Alla fine del corridoio, un’altra porta si aprì…
…e si trovarono su una camminata che dava sull’hangar principale –una struttura che o doveva coprire una porzione importante della nave o la nave era molto più grande di quanto avessero pensato. Le piattaforme stavano scaricando gli ultimi veicoli. I robot erano sdraiati, saldamente fissati ai loro supporti, sulla pista a più livelli, dove degli slot erano riservati ad altri tipo di veicoli e velivoli…
Ma la loro attenzione fu al momento tutta per i veri nuovi arrivati: non erano certo una folla imponente in quell’ambiente, ma 200 animali antropomorfi in armatura, divisi tra varie specie, non erano esattamente qualcosa che si vedesse tutti i giorni.
Se ne stavano disciplinatamente in fila per dieci, gli elmi sottobraccio, fieri nelle loro corazze ammantellate di rosso, rigidi come statue, a fissare i quattro professori, e Lady Ursula accanto a loro.

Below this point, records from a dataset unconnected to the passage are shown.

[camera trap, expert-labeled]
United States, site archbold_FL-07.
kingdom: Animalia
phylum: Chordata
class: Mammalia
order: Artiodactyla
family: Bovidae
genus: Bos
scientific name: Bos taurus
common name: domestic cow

Nessuno dei piloti fece la benché minima osservazione, percependo la solennità del momento. Basque fece loro cenno di prendere posto al fianco della colonna dei Cavalieri di Wundagore, e quando ebbero obbedito, Ursula si rivolse a tutti loro. “Cavalieri! Oggi la nostra gente chiede il nostro aiuto. Sapete tutti cosa ci aspetta, e non vi mentirò promettendovi che ne usciremo tutti vivi.

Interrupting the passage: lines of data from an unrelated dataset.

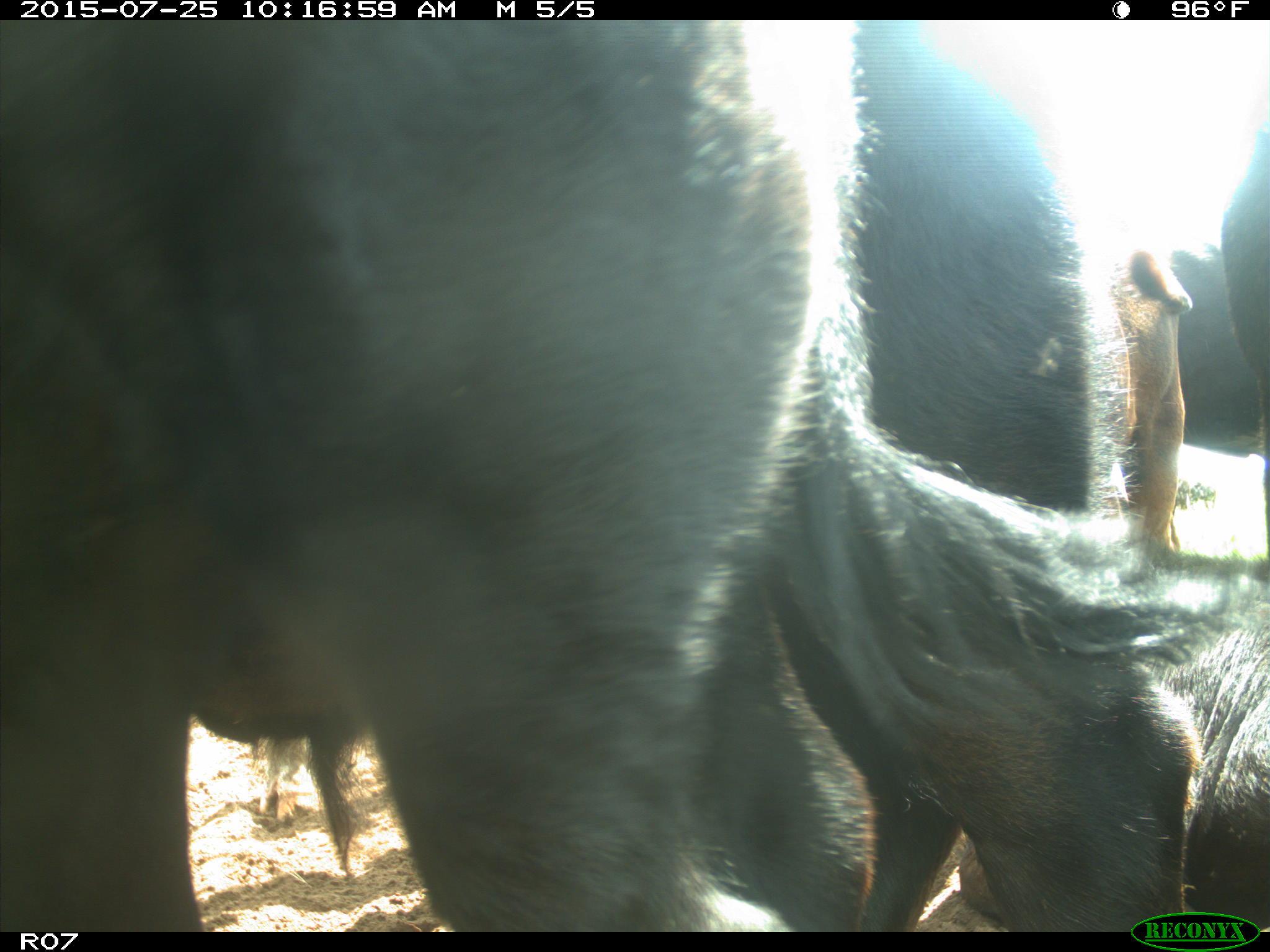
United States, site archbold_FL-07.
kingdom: Animalia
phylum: Chordata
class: Mammalia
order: Artiodactyla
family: Bovidae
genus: Bos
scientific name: Bos taurus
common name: domestic cow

“Questo è un nemico diverso da tutti quelli finora affrontati, ma con l’aiuto degli Shogun Warriors, ne avremo ragione. Noi siamo nati per sconfiggere i nemici più oscuri, laddove questo nuovo nemico si nasconde dietro una scienza perversa. Noi ci battiamo per il trionfo della giustizia, noi siamo la luce! E non importa quante e quali difficoltà attraverseremo, finché un Cavaliere di Wundagore vivrà, la luce scaccerà la tenebre!”
“LA LUCE SCACCERA’ LE TENEBRE!” insieme a quelle roboanti voci, si levarono duecento spade che brillarono come soli sotto le potenti luci artificiali.
Poi il metallo tornò nelle fodere. “In questa missione, ricordate:” indicò i professori “questi umani saranno i vostri superiori, obbedite loro scrupolosamente. E ora raggiungete i vostri alloggi, Cavalieri. Raccogliete le forze, meditate e—“ L’allarme lacerò l’aria!
-A tutto l’equipaggio!- annunciò Iside. –Attenzione! Attenzione! Rilevate numerose forze ostili in rapido avvicinamento.-
Un ologramma si accese a mezz’aria, e tutti si fecero immediatamente un’idea di quel ‘numerose’: il cielo sopra l’Isola del Drago era costellato di colossi antropomorfi! E nel mare non andava meglio, decine e decine di simili creature convergevano da tutte le direzioni verso la parte sommersa dell’isola.
Una ripresa ravvicinata su una delle creature mostrò…una ghignante testa umana posta sulla gola!
Sherna scosse la testa. “E’ la Covata. Come hanno fatto a radunare simili forze senza farsi notare?”
“Non importa! Posso spazzarle via!” intervenne Lobo, il pugno serrato dalla rabbia. “Ce la posso fare pure da solo!”
“E come conti di partire?” gli chiese Basque. “Siamo sotto
il fondale oceanico, non ci sono uscite disponibili.”
Poi gli batté la spalla. “Ma stai tranquillo, ci penserà Santuaria a
sbarazzarsi di quei mosconi appena saremo in volo. Porta solo pazienza.”
“Ma ne siamo proprio sicuri?” fece Judith. “Non possiamo dare per scontato che siano troppo deboli, e una volta in volo saremo anche un bersaglio molto grosso, e ogni minimo danno che dovessero infliggerci ora potrebbe ripercuotersi su tutta la missione.”
I professori non riuscirono a trovare una controargomentazione.
Il countdown andava avanti: mancavano 15 minuti alla partenza.
E la missione rischiava di fallire ancora prima di cominciare!